— SEITENAUSZUG —

Wenn ich das siebente Geißlein wär ´

Autor*in
Schneider, Karla
ISBN
978-3-414-82183-6
Übersetzer*in
Ori. Sprache
Illustrator*in
Harjes, Stefanie
Seitenanzahl
36
Verlag
Gattung
FantastikMärchen/Fabel/Sage
Ort
Köln
Jahr
2009
Lesealter
8-9 Jahre10-11 Jahre12-13 Jahre14-15 Jahre16-17 Jahre
Einsatzmöglichkeiten
Bücherei
Preis
12,95 €
Bewertung
empfehlenswert

Teaser

Zwei Kinder lassen ihrer Fantasie freien Lauf, sie würfeln im Gespräch miteinander Motive aus den Märchen “Rotkäppchen” und “Der Wolf und die sieben Geißlein” durcheinander. Mit dieser Variation werden die Märcheninhalte den Denkweisen heutiger Kinder angepasst. Die Schriftstellerin und die Illustratorin erreichen auf diese Weise eine kritische Auseinandersetzung mit dem Märchenstoff und sichern gleichzeitig sein Weiterleben über das Vorlesealter der Kinder hinaus.

Beurteilungstext

Obwohl sich die bekannten Märchenmotive in der Adaption mühelos wiederfinden lassen, stellt die Autorin hohe Anforderungen an das Rezeptionsvermögen von Kindern.

— GEGEBENE ZEILEN —
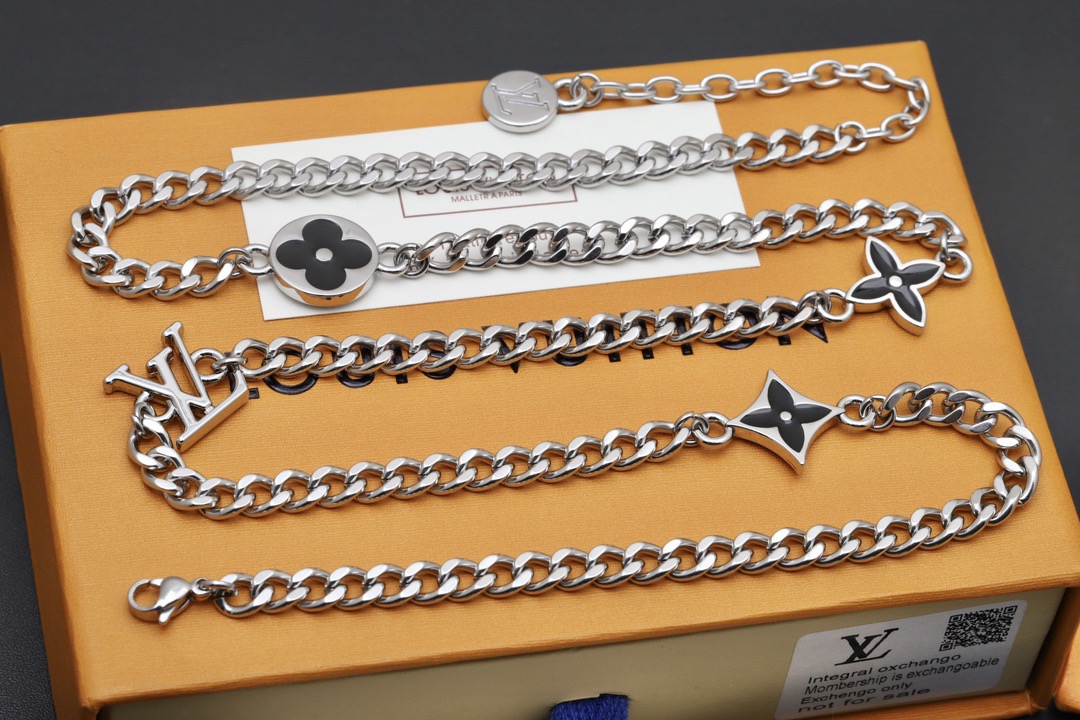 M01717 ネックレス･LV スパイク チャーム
...
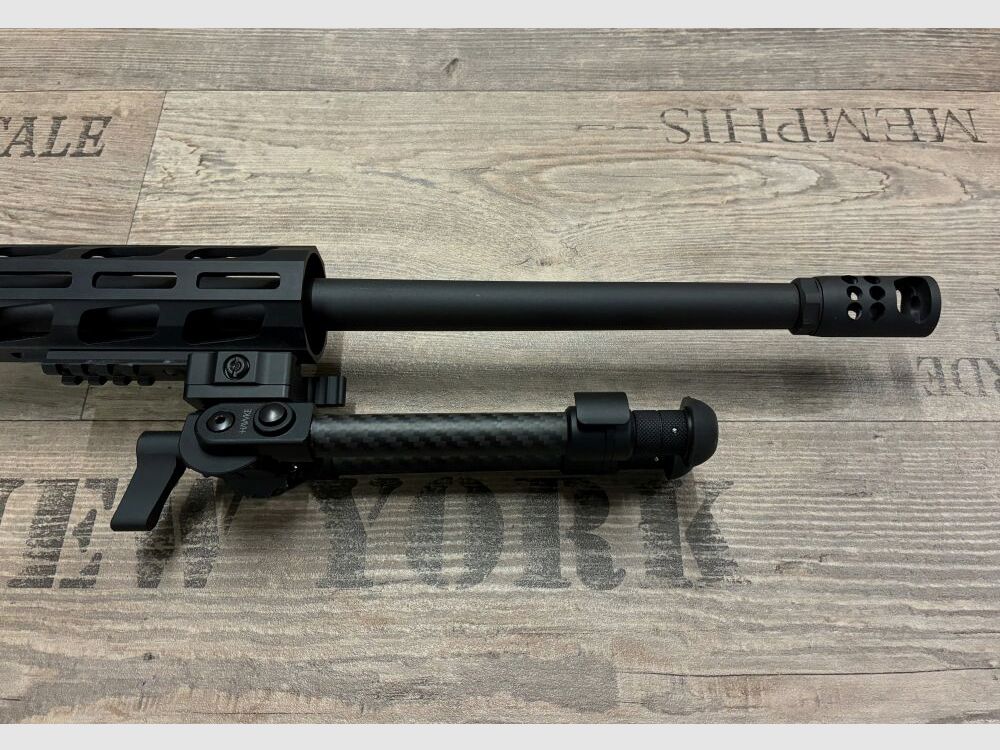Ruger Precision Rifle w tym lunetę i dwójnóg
* * *
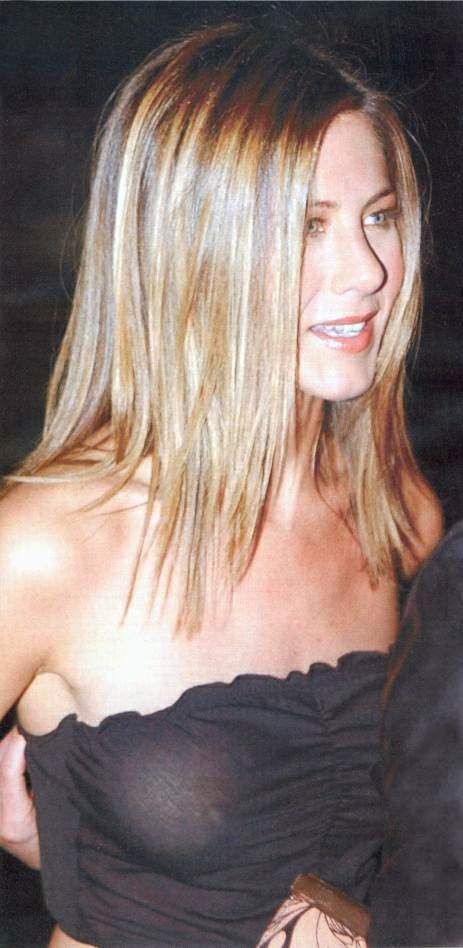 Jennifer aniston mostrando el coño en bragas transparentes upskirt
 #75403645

— AUFGABEN —
- 1) Aus welchen zwei Märchen würfeln die Kinder laut der Buchbesprechung Motive durcheinander?
- 2) Setze die Buchbesprechung bitte nach ihrem letzten Satz mit einigen weiteren Sätzen fort.

— LÖSUNGEN NACH NUMMER —
- 1) Aus „Rotkäppchen“ und „Der Wolf und die sieben Geißlein“.

- 2)
-Im Gespräch zwischen dem Mädchen “Ottinka Taube” und einem namenlosen Jungen schlüpfen diese in die Märchenfiguren und wechseln dabei ständig die Rollen.
- Sie argumentieren in Kausalketten:
“Wenn ich der Wolf wäre... Wenn ich der Jäger wäre... Wenn ich die Geißenmutter wäre... Wenn ich das 7. Geißlein wär´...”
- Dabei wird auf Gänsefüßchen als Merkmal der wörtlichen Rede vollständig, auf Einführungssätze oft verzichtet. Deshalb bietet sich zum besseren Verständnis des Textes lautes dialogisches Lesen zweier Partner an.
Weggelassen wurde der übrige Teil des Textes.